Work-At-Home Expert Tips: Managing Your Workflow
One of the key ingredients to success for anyone that works from home, is being able to manage your workflow. If you can’t stay on top of your tasks, you will lose money! No one wants that, right? So this edition of Expert Tips is chock-full of amazing advice on staying organized and managing your workflow! Enjoy!
Sarah Cantu from Tech Talent South shares these awesome tips!
My top tip is to have a visual guide to your current tasks. I do a pretty lo-fi version of a Trello board with some old-fashioned sticky notes. This gives me a summary of what I need to do but also what I’ve accomplished, which always contributes to my daily motivation!
My second tip is to focus as much as possible on preparing for a single task, even in the smallest of ways. For example, I have a certain number of outreach emails that I aim send out every week and if I try to source, edit, and compose say, 50 emails at once I can get distracted by flipping through different web pages, editing emails, etc. To maximize my productivity, I focus on one small part of that task at a time, like sourcing all of my contacts’ email addresses, before I ever actually open Gmail. The more that I repeat a single task, the more efficiently I work, so I try to break things down as much as possible.
Finally, I recommend allotting time to answer your emails, even if you’re one to open them as you receive them. I’m a little too anxious to not open an email as soon as I see it, but I do my best to resist the urge to reply right away. Composing emails can be a bit of a time suck, so I will typically use the “create task” feature on Gmail or set a reminder via Boomerang to reply to an email that’s not quite as pressing.
Alex Novkov from Kanbanize has these tips to help you out!
1. Visualize every step of the process. In order to maintain a steady and well-paced flow, the team needs to know who is doing what and how long is it taking. Using a Kanban board is a simple solution that can be applied in practically every industry. The board will show the bottlenecks of the process and the team can take action to alleviate them.

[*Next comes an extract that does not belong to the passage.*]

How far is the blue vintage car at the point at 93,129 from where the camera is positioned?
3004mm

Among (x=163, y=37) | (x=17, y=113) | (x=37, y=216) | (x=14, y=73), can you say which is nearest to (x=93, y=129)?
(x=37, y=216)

2. Limit the work in progress. Stop starting and start finishing. A person doing one thing at a time is far more efficient than one multitasking. Not only the tempo is faster, but the quality of work is increased significantly this way.
3. Adopt daily stand-up meetings. Each team should meet once a day at the beginning of the work shift or at any convenient time, for a brief stand-up meeting. Every person has to share what she or he did during the previous day and what she or he intends to do today. The meeting should not last more than fifteen minutes and the idea is to keep everyone in the loop about existing and potential problems that are troubling some of the team members.
Beth Beutler from HOPE Unlimited has these great and easy to do, tips for you!
1. Interval timer apps can help you stay on track with a series of
timed segments you can apply to a project for ongoing progress.
2. A small dry erase board is a great tool…jot quick notes that can
be erased and avoid piles of sticky notes on your desk
3. When scheduling appointments, make sure to allow cushion. If you are
just returning from a trip on Sunday, you may not want appointments first
thing Monday morning.
Lena Requist, President of ONTRAPORT manages her workflow with these tips:
Tip #1: Establish ground rules for yourself, including a promise that you won’t let your work life seep over into your home life. At the end of the day, turn off your computer and phone and resist the temptation to check your work email on your device. By giving your mind a break at the end of each work day, you’re investing in your future focus and productivity.
Tip #2: Build repeatable processes. Rather than constantly building a job by the sweat of your brow, create systems. By building systems you are able to offer consistency in the products or services you deliver, even after the system is delegated.
Tip #3: Learn to delegate – and train employees. Knowing when to hand off a project or task is vital to managing your workflow long-term. Human potential is truly remarkable, and by effectively delegating, you will be able to streamline redundant tasks, in turn, freeing you to focus on more creative and engaging initiatives that will propel your business forward.
Tips from Leslie:
As someone who juggles multiple “jobs,” managing the work is crucial. Although much of my work and tools are online, I still seem to do best with a paper planner. Each Sunday, I go through and right down my daily to-dos for the week, and schedule in tasks on long-term projects, appointments and other things that are going on during the week. Because my schedule doesn’t fit traditional planners, I like using the Happy Planner.
As far as the work, although my day can be flexible, I can move through it quicker if I have a routine, so each day I write first, then work on whatever blog is scheduled for that day, do client work, and then move on to marketing tasks such as scheduling social media, pitching media for guest posts or interviews.
Finally, I do have a virtual assistant to help me take care of tasks and I’m slowly adding more to her list. Right now she finds, prepares and posts several blog features a week. All I have to do is check them and add my two-bits if I feel it’s needed. Delegating busy work or tasks I don’t like to do has been great in letting me focus on the tasks that make money.